We bought everything mail order except for the paper.  Because I did my homework and knew what I really wanted, I felt OK doing that.  If you would rather give the local store a 50% markup in exchange for them telling you exactly what you need, that's a good option.  I was given some good advice that you should buy paper locally, because shipping costs are exorbitant.  A 9' roll of paper is about $35 mail order but you'll pay $25 to ship it.  We bought the exact same paper (Savage) for $40 locally. 

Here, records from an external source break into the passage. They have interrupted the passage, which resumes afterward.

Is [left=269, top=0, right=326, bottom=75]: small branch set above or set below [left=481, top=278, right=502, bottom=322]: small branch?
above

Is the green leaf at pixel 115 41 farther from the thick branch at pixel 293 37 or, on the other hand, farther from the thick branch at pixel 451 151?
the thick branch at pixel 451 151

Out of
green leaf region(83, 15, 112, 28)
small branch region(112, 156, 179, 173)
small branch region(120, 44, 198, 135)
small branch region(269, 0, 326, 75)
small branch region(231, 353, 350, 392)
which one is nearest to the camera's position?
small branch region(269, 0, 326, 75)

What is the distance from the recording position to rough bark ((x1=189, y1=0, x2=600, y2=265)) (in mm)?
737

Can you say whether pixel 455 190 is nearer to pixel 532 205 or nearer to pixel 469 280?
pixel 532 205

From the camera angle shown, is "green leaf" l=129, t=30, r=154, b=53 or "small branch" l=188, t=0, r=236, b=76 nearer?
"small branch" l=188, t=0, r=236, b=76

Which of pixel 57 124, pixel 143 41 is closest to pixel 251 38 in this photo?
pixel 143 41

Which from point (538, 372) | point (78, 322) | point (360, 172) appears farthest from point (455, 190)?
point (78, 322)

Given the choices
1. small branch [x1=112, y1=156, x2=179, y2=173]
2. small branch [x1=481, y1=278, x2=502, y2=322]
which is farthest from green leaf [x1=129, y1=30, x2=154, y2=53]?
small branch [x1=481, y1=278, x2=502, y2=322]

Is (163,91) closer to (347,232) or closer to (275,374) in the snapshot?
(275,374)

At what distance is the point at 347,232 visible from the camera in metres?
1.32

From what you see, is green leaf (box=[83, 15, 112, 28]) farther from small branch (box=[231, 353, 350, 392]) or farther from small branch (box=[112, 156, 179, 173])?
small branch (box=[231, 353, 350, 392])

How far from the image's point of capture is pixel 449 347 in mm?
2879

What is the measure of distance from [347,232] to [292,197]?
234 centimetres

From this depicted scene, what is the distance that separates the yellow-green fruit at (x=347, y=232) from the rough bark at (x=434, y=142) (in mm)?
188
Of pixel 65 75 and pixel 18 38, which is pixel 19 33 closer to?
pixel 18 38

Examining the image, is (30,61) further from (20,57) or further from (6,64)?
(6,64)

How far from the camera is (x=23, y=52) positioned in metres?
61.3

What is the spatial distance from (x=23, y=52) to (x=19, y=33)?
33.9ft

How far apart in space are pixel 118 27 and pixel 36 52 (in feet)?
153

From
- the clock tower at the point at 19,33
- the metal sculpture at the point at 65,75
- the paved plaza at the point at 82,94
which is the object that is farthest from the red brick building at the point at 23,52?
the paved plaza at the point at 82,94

Here are some of the studio pictures I think turned out the best:

I really need to work on not catching both flashes in the subject's eye.  It makes them look like an alien.  I think the solution is to pull the “fill“ light farther back so it's on the side of the subject, and pull it farther away from the subject.  As Scoble says, “I'm learning a lot“.

Resources/Links

Here are some of the sites that I used to learn about lighting:

 

Comments
  • David, I was happy to come across your website on using the Canon wireless flashes. In yesterday's mail I got my setup, very similar to yours, but haven't experimented yet with the setup. Can you describe where you set your flashes to get your most even lighting with minimal shadows? Thanks, Craig

  • hi i also have tried the flash system with the silver umbrella with slave flashes but not with much luck gave up .went on ebay and bought tungsten lighting (photo floods)up to 500 watts each and tungsten film and i no longer have to worry about shadows because there is no flashes my pictures look like studio pictures now.